═══ DATASET ROWS

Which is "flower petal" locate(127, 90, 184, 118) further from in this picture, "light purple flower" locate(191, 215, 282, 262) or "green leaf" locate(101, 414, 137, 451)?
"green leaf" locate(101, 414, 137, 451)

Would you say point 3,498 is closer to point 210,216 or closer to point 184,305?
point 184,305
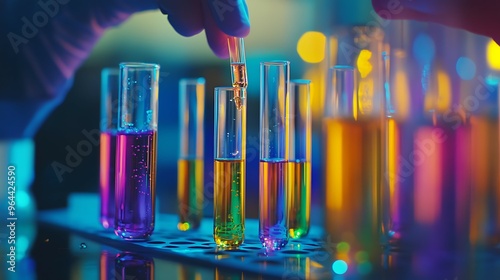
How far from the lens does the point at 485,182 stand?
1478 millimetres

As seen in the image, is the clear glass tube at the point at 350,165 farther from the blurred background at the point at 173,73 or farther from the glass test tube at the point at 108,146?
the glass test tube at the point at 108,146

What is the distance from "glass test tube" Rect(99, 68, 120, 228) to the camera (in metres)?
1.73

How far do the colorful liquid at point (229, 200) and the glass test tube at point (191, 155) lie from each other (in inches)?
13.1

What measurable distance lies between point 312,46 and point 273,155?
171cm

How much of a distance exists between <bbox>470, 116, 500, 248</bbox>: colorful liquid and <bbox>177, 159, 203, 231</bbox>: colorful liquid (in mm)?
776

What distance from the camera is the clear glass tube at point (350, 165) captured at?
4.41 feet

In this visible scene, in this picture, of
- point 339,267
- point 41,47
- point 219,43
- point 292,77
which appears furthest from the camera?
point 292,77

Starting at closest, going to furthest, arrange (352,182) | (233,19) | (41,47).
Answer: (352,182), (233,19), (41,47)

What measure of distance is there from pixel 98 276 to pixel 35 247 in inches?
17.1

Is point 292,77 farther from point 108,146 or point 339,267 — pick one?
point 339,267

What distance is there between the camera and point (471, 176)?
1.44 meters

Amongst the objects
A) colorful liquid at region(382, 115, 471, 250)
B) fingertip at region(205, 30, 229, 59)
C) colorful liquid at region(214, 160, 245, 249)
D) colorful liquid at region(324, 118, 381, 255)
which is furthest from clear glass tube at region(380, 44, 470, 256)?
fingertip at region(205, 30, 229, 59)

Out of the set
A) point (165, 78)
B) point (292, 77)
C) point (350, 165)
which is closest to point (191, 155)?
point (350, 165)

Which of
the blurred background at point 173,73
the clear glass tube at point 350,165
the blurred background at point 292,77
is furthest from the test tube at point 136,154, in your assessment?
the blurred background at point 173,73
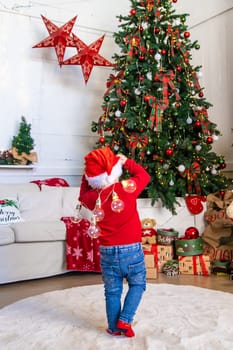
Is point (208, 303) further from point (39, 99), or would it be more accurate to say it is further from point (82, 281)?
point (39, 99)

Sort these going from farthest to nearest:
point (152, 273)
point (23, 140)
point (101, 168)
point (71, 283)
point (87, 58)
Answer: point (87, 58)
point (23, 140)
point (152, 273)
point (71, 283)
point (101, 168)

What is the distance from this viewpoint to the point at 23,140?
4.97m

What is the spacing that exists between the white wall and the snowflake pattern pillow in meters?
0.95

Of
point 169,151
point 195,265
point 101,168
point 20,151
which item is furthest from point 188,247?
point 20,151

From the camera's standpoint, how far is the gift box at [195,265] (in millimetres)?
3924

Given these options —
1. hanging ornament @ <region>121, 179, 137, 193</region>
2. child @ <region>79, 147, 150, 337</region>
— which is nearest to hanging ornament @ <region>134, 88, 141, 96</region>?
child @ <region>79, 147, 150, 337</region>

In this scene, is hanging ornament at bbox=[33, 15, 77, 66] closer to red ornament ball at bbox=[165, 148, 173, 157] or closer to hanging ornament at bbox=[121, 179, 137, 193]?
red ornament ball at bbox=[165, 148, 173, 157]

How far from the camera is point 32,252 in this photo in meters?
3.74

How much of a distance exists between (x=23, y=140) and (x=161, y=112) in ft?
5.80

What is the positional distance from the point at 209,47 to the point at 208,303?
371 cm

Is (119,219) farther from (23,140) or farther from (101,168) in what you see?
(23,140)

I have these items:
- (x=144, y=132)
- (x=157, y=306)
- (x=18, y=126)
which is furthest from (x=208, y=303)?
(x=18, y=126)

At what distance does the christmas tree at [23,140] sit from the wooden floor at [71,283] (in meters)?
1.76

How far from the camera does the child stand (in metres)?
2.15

══════
═══ DATASET ROWS

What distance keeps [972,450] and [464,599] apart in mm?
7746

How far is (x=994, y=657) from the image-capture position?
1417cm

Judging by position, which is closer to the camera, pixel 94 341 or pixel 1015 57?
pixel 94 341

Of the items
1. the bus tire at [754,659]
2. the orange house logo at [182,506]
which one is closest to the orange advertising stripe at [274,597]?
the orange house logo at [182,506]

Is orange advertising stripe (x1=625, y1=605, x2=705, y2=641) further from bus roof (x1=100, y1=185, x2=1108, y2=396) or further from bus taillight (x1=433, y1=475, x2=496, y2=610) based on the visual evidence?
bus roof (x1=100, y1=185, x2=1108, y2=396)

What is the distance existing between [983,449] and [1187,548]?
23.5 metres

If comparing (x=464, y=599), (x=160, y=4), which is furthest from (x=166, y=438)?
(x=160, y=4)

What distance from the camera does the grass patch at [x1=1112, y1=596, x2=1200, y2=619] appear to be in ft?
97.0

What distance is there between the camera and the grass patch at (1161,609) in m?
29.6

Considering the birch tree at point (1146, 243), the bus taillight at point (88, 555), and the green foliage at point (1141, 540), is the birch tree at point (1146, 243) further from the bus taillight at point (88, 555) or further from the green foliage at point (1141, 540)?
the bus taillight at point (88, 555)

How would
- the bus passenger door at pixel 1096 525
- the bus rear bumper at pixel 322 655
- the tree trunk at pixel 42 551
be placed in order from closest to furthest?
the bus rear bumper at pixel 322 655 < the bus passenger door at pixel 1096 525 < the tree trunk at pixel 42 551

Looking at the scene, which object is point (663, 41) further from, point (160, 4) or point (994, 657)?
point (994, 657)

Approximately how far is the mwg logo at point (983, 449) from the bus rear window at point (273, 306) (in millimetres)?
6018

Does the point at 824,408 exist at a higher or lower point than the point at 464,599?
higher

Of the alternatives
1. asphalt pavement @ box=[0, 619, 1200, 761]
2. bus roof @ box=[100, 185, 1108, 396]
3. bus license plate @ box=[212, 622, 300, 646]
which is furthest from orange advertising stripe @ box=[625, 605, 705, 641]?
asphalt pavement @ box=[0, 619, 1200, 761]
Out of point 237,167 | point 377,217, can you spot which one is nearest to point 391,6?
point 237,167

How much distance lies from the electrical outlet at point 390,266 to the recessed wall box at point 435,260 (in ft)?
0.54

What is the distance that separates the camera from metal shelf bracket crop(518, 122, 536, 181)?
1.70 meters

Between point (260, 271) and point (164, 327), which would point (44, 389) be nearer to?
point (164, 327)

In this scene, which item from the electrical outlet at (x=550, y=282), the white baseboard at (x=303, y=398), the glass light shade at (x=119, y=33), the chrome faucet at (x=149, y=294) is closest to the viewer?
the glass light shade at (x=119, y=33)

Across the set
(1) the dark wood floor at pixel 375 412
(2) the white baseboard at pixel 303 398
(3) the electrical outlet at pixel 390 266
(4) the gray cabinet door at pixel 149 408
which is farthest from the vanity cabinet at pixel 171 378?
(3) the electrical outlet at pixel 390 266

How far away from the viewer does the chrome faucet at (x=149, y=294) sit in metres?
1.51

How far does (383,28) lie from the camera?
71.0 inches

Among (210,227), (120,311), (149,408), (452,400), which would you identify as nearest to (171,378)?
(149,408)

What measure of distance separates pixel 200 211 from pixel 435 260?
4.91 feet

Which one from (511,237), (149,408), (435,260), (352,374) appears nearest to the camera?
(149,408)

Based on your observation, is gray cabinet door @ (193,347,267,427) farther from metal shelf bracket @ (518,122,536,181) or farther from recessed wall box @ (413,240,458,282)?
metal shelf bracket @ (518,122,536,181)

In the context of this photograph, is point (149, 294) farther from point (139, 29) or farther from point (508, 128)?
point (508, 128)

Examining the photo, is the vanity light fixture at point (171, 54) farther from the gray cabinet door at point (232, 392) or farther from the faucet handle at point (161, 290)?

══════
═══ DATASET ROWS

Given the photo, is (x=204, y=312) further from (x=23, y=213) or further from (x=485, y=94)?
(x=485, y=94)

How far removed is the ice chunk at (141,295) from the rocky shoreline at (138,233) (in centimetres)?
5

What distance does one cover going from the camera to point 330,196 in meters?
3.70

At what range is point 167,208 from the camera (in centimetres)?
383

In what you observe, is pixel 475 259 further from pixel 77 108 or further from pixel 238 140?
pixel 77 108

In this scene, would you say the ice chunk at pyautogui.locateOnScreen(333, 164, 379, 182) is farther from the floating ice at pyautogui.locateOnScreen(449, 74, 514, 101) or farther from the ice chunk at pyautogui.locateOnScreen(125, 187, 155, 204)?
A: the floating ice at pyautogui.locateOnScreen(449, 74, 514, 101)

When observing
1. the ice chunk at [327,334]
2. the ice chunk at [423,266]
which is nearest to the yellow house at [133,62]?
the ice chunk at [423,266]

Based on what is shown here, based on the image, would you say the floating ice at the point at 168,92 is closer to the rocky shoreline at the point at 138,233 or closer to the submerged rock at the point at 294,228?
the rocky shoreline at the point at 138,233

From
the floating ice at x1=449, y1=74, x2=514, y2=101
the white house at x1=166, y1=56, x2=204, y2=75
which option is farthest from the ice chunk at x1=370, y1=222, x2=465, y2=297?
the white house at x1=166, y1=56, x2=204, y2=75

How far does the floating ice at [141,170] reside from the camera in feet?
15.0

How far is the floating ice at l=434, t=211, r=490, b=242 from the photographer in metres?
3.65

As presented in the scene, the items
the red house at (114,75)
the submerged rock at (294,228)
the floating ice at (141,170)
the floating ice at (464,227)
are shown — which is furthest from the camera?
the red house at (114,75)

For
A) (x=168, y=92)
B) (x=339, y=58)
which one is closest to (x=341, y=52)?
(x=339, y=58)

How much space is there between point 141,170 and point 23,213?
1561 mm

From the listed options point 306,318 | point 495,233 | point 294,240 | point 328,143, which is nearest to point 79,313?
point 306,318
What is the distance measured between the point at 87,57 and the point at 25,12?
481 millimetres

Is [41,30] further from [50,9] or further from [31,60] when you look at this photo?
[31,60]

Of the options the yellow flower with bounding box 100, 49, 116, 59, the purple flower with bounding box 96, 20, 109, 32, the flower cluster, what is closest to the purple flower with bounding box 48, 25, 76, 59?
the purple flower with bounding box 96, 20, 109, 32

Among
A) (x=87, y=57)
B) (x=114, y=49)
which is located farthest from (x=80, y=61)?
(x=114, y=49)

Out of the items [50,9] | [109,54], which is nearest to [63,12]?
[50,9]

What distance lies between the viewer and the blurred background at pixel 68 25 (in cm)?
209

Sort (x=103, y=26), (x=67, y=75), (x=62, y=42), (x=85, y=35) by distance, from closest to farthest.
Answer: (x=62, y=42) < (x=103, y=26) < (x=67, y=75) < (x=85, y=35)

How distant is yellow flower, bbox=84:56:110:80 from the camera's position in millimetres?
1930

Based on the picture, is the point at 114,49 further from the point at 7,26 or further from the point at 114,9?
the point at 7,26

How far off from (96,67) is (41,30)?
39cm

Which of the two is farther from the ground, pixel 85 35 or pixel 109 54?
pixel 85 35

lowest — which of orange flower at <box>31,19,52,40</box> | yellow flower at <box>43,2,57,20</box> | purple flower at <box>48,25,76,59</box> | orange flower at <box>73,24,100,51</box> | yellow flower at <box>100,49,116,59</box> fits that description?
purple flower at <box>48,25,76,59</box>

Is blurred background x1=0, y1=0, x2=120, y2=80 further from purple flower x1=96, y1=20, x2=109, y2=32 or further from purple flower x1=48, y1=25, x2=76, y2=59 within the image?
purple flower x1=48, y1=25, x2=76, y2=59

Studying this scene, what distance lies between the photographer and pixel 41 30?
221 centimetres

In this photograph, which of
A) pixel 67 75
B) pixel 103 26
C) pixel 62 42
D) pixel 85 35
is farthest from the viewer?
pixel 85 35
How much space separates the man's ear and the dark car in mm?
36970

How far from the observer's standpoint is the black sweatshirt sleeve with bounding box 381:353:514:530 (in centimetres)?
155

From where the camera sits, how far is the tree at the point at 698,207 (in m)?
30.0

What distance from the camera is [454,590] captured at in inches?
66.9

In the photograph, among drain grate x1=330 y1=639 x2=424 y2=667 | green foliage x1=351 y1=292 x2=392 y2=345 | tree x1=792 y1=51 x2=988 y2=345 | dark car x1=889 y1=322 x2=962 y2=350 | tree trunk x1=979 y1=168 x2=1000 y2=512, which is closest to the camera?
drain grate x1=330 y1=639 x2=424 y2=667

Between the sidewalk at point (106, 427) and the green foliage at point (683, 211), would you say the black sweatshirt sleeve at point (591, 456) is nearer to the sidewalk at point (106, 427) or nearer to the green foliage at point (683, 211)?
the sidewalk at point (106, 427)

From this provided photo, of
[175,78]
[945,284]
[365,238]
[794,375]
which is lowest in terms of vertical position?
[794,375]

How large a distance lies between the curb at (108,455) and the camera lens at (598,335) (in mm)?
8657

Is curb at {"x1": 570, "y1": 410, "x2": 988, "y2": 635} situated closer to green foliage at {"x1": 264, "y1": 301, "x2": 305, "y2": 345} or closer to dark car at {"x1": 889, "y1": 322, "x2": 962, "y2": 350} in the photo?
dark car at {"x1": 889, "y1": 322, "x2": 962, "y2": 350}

══════

YOUR TASK → Please retype the entries starting with the line containing "What measure of distance separates" and going on through the line containing "Examining the photo, is", both of those lines included.

EXERCISE RESULT →
What measure of distance separates pixel 200 211 from pixel 435 260?
4.91 feet

Which one from (511,237), (149,408), (435,260), (352,374) appears nearest to the camera?
(149,408)

Based on your observation, is gray cabinet door @ (193,347,267,427) farther from metal shelf bracket @ (518,122,536,181) or farther from recessed wall box @ (413,240,458,282)?
metal shelf bracket @ (518,122,536,181)

In the context of this photograph, is point (149, 294) farther from point (139, 29) or farther from point (508, 128)?
point (508, 128)

Examining the photo, is the vanity light fixture at point (171, 54) farther from the gray cabinet door at point (232, 392) or farther from the faucet handle at point (161, 290)?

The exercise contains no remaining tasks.